I don’t actually think so. A100 GPUs in server chassis have a 400 or 500W TDP depending on the configuration, and even if I’m assuming 400, with 4 per watercooled 1U chassis, a 47U rack with those would consume about 100kW with power supply efficiency and whatnot.
Running those for a day only would be 2.4GWh.
Now, I’m not assuming Amazon would own 100s of those racks at every DC, but they probably would use at least a couple of such racks to train their model (time is money, right?). And training them for a week with just two of those would be 35GWh, and I can only extrapolate from there.
So I don’t think that going to TWh is such an overstatement.
That, very possibly.
I have seldom used Amazon ever, maybe 5 times tops, and I can only remember two times. Those two times, I ordered a smartphone and a bunch of electronics supplies, and I don’t remember the packaging being excessive. But I know from plenty of memes that they regularly overdo it. That, coupled with the insane amount of shit people order online… And yes, I believe you are right on that one.
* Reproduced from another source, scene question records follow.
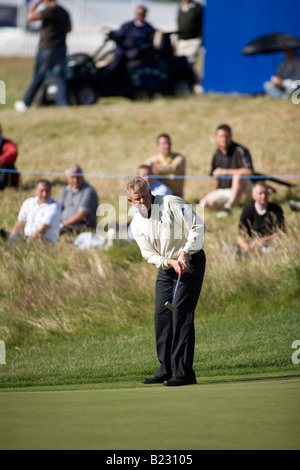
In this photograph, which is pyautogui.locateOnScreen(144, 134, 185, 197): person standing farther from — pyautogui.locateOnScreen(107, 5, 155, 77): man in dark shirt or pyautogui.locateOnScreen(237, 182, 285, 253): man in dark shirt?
pyautogui.locateOnScreen(107, 5, 155, 77): man in dark shirt

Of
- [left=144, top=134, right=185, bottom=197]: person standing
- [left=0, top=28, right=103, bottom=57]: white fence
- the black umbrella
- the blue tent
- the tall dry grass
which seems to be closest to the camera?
the tall dry grass

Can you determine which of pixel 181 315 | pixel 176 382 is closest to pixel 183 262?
pixel 181 315

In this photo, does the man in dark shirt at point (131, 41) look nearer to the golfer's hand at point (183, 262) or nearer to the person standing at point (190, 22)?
the person standing at point (190, 22)

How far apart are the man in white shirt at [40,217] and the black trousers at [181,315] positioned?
542cm

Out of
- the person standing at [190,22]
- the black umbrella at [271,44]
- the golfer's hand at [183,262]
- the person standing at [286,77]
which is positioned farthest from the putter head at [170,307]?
the person standing at [190,22]

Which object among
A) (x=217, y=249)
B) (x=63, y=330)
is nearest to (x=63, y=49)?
(x=217, y=249)

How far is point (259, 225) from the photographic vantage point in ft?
37.4

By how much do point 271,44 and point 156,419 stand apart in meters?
15.2

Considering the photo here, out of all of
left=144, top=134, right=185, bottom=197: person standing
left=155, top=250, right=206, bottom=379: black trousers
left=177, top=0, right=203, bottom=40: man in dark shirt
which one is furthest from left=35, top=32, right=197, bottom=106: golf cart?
left=155, top=250, right=206, bottom=379: black trousers

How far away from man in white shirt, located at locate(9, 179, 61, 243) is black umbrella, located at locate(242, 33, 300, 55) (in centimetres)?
837

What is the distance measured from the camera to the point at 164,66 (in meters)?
20.6

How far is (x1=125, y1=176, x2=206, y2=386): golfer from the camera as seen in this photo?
22.0 feet

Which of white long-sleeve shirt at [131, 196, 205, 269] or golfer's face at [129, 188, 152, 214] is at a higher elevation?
golfer's face at [129, 188, 152, 214]
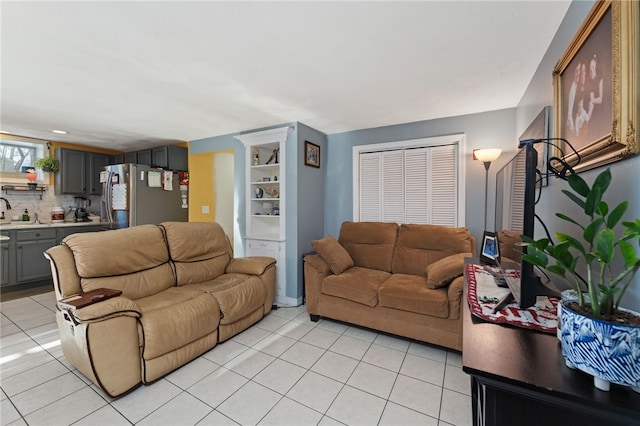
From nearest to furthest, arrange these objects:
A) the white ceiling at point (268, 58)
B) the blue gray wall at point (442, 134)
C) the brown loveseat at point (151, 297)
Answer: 1. the white ceiling at point (268, 58)
2. the brown loveseat at point (151, 297)
3. the blue gray wall at point (442, 134)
Even so, as long as it is cardboard, or paper, and not plastic and glue, it isn’t a big ecological issue.
However, that makes no difference to Amazon financially, cost is cost, and they only care about that.
But let’s not pretend they are doing a good thing then. It is a cost effective measure for them, that ends up worsening the situation for everyone else, because the tradeoff is good economically, and terrible ecologically.
If they wanted to do a good thing, they could use machine learning to optimise the combining of deliveries in the same area, to save on petrol, and by extension, pollution from their vehicles, but that would actually worsen the customer experience, and end up costing them more than it would save them, so that’s never gonna happen.
They may also save costs on trucking. Smaller boxes => less full truck.
I wonder what would be the benefit of using AI over writing a script that calculates these things.